Homélie du 21ème idmanche du Temps ordinaire (B) - 26 août 2012

« Soyez soumis les uns aux autres... pour la femme, le mari est la tête, tout comme, pour l’Eglise, le Christ est la tête. »

Le monde de la Bible n’est pas le nôtre. Les cultures ne sont pas les mêmes ; nous ne pouvons pas lire la Bible comme si elle avait été écrite il y a deux ans. Les images employées ne sont pas immédiatement transposables ; il faut avouer que, aujourd’hui, certains passages de la Bible sont difficiles à entendre. Ils le sont d’autan plus dans un monde qui se complait volontiers dans la polémique.

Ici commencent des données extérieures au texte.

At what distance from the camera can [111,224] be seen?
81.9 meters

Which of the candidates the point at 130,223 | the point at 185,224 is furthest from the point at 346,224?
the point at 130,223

Ce passage de Paul est du pain béni pour les défenseurs d’un féminisme acharné ou pour les ténors récents d’une prétendue liberté qui veulent défendre l’union de deux hommes ou de deux femmes dans le mariage. Nous lisons cependant la Bible dans l’Eglise d’aujourd’hui, parce que nous croyons que, à travers et au delà des différences et des difficultés, ces textes anciens nous parlent de Dieu. Plus encore, par delà les contingences de l’Histoire, nous voulons y trouver quelle est la volonté de Dieu, une volonté qui dépasse et transcende les modes d’un monde qui passe.

Il en est ainsi pour la deuxième lecture d’aujourd’hui, où Paul nous parle du mariage et de l’amour de Dieu. « Par respect pour le Christ », dit-il « soyez soumis les uns aux autres. » C’est très bien, mais il continue : « ... les femmes, à leur mari, comme au Seigneur Jésus ; car, pour la femme, le mari est la tête, tout comme, pour l’église, le Christ est la tête. » Paul écrit dans et pour une autre culture où la supériorité de l’homme et la soumission de la femme allaient de soi, où on croyait que cette hiérarchie était de l’ordre de la nature. Il ne faudrait pas faire dire à l’Apôtre ce qu’il n’a pas voulu dire. Dans le monde d’aujourd’hui, en Occident du moins, un sentiment pareil est devenu quasiment inacceptable. Plus personne ne veut devoir dépendre d’un autre. Et nous constatons les limites d’une telle prétention dans la sécularisation de la société qui s’arroge le droit de se passer de Dieu et même de la chasser. Pour nous – et heureusement – il est acquis qu’il y a une égalité fondamentale entre homme et femme. Cette égalité n’est pas synonyme de confusion. L’homme n’est pas la femme, mais tous deux sont complémentaires, tel que nous le décrit déjà le Livre de la Genèse.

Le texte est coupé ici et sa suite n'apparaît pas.